> [STATED TASK]: Count the lines in the material below that contain the word "thin", and reply with that number alone.

> [RECORDS FOR THE TASK]:
------------
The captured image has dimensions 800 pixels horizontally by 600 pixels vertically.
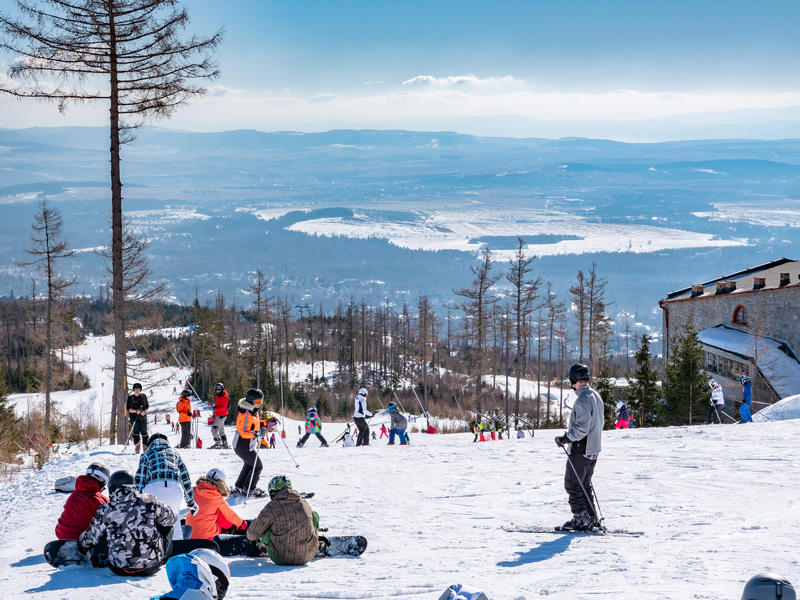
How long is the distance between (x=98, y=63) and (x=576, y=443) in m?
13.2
------------
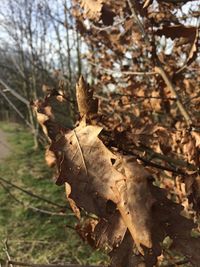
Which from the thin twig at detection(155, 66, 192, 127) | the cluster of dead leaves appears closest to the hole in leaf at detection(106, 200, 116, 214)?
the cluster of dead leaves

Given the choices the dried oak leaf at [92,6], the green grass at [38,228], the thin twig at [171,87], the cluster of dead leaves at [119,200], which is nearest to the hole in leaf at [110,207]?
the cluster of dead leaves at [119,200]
------------
> [COMPLETE OUTPUT]: 2